▶ [OBJECTIVE] Gather every line of the records below that contains the string "instances", treating uppercase and lowercase letters as different.

Collection entries
--- --- ---

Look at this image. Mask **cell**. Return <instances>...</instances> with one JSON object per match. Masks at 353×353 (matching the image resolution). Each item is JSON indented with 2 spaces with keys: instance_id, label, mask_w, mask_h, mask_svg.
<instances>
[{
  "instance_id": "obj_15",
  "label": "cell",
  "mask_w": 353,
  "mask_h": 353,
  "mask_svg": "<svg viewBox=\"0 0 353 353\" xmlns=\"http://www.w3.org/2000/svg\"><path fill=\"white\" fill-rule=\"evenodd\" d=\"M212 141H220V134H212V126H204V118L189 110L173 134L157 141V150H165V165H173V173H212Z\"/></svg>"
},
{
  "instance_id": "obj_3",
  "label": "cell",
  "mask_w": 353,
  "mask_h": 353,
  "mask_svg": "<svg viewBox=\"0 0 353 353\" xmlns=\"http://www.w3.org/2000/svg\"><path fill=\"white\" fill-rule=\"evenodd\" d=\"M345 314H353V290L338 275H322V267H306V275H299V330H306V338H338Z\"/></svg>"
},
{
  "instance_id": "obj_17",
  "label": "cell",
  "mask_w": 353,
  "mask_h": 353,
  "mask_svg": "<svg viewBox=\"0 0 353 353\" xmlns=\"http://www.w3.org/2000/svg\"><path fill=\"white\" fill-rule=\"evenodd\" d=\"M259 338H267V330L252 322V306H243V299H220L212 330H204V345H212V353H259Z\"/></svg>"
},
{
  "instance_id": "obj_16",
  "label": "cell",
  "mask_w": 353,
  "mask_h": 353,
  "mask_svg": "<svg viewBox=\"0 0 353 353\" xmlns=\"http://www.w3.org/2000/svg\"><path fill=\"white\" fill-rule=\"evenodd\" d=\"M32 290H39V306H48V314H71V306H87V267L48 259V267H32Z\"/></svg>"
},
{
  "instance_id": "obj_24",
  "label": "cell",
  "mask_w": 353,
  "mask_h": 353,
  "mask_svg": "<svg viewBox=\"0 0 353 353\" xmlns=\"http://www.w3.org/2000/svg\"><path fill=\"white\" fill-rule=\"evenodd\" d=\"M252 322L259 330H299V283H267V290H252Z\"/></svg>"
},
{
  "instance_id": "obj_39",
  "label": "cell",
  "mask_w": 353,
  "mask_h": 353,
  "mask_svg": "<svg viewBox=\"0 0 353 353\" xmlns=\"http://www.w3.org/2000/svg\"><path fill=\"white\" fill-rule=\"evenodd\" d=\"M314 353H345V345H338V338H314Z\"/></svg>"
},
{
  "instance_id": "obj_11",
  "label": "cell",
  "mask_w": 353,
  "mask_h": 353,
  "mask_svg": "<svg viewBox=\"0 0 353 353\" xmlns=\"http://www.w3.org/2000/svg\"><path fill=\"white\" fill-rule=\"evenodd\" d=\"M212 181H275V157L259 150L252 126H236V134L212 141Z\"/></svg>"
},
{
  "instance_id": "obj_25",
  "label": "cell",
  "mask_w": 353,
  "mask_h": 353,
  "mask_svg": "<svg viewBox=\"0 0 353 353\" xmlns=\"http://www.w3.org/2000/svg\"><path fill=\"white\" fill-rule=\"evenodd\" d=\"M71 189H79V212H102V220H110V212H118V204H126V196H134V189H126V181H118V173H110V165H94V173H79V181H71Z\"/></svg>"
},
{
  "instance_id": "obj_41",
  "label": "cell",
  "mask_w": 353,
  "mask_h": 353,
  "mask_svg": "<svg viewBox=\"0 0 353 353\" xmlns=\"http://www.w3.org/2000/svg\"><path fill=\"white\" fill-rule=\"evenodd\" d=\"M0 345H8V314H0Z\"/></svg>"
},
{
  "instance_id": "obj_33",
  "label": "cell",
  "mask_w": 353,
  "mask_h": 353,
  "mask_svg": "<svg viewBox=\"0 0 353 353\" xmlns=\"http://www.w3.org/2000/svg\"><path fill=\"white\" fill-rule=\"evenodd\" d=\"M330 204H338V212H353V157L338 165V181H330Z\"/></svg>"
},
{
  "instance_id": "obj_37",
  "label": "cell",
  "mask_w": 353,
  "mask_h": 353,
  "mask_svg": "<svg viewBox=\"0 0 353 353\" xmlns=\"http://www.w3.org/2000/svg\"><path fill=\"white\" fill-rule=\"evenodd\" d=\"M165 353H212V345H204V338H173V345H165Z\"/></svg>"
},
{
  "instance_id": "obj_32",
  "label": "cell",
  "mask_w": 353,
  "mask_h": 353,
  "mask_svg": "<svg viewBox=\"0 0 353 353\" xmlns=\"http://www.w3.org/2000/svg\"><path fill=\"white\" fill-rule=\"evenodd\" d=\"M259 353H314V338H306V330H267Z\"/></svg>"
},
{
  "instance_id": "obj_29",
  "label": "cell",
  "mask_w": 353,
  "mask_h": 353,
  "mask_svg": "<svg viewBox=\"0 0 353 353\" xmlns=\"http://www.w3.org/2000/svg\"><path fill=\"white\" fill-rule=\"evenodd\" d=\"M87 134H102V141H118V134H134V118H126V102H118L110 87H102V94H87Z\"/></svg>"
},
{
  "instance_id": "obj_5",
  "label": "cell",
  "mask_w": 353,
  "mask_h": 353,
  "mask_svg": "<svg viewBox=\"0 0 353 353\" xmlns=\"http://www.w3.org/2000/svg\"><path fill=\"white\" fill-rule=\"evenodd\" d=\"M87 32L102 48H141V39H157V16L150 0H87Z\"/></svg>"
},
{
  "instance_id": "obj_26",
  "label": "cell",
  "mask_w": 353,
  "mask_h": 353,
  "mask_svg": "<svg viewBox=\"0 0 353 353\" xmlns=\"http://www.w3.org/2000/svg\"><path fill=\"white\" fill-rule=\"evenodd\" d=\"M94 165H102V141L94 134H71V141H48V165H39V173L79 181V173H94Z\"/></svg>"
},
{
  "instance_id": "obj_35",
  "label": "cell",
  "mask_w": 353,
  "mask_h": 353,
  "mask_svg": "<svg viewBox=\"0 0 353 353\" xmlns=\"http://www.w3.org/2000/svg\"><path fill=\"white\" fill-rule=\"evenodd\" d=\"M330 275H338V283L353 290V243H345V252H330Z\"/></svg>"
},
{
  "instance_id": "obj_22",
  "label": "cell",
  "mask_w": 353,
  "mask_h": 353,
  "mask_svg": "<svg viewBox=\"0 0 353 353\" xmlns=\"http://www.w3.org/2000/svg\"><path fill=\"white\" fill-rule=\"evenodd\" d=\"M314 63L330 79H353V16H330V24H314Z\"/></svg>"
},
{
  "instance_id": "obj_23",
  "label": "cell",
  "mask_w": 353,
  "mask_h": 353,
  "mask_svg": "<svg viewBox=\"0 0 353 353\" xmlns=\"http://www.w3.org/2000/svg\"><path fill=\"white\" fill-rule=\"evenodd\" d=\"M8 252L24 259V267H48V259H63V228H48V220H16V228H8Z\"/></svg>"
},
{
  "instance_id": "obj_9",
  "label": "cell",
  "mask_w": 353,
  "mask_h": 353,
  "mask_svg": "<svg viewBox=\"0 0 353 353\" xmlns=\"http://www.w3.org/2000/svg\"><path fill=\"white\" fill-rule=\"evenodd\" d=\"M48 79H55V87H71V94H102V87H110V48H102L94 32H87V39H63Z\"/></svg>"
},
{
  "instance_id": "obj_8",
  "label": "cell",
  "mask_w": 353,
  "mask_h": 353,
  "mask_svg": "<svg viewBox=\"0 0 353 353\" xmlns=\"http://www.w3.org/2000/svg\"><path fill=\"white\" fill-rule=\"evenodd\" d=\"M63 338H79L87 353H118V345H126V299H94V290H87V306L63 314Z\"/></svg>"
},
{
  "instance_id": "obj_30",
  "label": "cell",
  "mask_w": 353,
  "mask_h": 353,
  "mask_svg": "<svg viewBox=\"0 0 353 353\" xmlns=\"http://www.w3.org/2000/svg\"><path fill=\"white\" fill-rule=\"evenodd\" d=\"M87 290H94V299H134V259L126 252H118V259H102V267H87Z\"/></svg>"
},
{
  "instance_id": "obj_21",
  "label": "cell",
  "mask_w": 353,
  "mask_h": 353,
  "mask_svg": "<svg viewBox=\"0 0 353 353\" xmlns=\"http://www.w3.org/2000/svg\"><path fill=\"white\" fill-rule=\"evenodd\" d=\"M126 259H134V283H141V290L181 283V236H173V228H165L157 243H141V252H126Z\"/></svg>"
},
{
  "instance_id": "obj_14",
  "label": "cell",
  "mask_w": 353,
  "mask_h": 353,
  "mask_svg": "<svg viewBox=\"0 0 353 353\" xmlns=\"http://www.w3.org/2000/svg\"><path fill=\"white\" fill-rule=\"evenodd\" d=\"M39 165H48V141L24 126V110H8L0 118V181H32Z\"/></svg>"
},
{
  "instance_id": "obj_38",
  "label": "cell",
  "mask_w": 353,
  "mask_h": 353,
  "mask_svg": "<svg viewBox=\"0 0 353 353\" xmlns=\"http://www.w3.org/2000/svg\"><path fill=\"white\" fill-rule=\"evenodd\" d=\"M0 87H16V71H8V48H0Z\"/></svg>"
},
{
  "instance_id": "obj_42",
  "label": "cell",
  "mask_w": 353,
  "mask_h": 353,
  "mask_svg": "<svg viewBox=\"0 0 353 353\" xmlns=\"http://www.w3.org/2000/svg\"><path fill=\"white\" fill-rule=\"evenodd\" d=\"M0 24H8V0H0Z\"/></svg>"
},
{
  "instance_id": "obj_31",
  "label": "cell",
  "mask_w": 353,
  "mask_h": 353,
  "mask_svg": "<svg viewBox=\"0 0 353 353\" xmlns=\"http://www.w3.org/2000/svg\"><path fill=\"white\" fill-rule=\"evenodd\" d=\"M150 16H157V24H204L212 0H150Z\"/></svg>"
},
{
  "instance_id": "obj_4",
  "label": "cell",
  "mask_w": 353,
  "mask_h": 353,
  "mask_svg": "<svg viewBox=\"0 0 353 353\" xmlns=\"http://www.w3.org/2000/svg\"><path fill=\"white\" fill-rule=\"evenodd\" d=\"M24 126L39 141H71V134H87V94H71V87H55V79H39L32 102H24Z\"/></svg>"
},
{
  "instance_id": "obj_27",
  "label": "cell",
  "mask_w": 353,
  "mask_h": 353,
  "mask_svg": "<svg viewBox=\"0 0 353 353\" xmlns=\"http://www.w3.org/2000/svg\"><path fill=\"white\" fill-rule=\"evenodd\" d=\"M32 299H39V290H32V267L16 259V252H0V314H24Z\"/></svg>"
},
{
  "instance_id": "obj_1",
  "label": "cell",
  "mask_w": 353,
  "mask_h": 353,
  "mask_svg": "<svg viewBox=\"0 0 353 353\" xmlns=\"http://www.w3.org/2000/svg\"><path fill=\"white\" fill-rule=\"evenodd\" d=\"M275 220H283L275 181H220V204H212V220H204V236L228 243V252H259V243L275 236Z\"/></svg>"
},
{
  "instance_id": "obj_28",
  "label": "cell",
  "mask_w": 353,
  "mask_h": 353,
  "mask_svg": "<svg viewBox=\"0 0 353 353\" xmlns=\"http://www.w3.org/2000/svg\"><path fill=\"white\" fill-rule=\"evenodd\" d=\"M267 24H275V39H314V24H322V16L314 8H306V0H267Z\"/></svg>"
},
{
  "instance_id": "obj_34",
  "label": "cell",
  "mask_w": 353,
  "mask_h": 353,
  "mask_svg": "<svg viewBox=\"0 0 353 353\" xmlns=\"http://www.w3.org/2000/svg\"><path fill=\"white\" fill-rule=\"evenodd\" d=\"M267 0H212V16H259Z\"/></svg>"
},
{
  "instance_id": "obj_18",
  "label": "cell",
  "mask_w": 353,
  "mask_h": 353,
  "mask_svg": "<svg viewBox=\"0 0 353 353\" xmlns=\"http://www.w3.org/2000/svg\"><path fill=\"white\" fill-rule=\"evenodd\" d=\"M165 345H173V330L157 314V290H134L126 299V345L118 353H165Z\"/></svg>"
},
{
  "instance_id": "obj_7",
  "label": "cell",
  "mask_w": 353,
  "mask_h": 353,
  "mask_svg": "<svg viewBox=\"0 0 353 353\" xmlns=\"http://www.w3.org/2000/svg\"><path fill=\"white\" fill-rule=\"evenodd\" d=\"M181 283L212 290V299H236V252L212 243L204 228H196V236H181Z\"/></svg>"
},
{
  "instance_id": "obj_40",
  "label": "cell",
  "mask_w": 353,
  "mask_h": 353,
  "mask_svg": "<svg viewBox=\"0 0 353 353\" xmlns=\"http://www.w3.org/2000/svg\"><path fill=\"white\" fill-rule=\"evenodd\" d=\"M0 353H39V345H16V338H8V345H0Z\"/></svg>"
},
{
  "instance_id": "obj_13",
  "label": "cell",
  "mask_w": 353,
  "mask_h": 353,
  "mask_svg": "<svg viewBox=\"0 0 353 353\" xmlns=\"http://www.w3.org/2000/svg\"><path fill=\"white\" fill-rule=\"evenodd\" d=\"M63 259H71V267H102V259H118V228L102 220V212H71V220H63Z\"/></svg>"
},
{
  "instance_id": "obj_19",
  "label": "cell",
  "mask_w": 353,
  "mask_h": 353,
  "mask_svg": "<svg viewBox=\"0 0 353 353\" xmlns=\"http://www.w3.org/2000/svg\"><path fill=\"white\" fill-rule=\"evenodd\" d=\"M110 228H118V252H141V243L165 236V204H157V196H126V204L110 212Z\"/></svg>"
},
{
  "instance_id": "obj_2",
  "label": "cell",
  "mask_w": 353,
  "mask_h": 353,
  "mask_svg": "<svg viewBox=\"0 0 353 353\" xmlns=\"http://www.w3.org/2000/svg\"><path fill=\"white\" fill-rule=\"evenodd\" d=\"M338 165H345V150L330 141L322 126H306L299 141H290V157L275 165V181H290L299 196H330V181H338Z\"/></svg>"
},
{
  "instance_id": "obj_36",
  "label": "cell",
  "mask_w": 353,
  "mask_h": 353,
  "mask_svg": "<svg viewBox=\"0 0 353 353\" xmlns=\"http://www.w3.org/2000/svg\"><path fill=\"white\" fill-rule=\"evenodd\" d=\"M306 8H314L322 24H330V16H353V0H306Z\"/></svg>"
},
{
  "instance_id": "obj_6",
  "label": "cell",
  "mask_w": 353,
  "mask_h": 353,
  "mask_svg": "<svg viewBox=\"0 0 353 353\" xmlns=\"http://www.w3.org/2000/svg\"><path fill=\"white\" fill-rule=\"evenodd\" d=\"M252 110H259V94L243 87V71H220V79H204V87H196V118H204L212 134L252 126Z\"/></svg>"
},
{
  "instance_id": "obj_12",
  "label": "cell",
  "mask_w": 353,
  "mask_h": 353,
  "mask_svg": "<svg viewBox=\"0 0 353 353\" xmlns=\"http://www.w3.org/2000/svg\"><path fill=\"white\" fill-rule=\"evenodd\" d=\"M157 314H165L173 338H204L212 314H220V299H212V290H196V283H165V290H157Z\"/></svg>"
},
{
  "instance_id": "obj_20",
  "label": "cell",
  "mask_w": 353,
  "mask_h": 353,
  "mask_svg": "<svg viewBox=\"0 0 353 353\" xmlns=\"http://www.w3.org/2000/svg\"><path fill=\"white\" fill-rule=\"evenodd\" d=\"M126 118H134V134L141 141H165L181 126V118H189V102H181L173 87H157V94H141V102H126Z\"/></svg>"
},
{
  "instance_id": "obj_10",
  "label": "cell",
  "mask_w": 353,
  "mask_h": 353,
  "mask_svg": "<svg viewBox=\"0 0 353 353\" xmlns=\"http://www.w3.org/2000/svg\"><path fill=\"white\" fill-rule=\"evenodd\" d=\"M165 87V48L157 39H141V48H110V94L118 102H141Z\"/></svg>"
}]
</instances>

--- --- ---

▶ [SOLUTION FOR THIS PROBLEM]
Look at this image. Mask **cell**. Return <instances>...</instances> with one JSON object per match. Masks at 353×353 (matching the image resolution). Each item is JSON indented with 2 spaces with keys: instance_id, label, mask_w, mask_h, mask_svg.
<instances>
</instances>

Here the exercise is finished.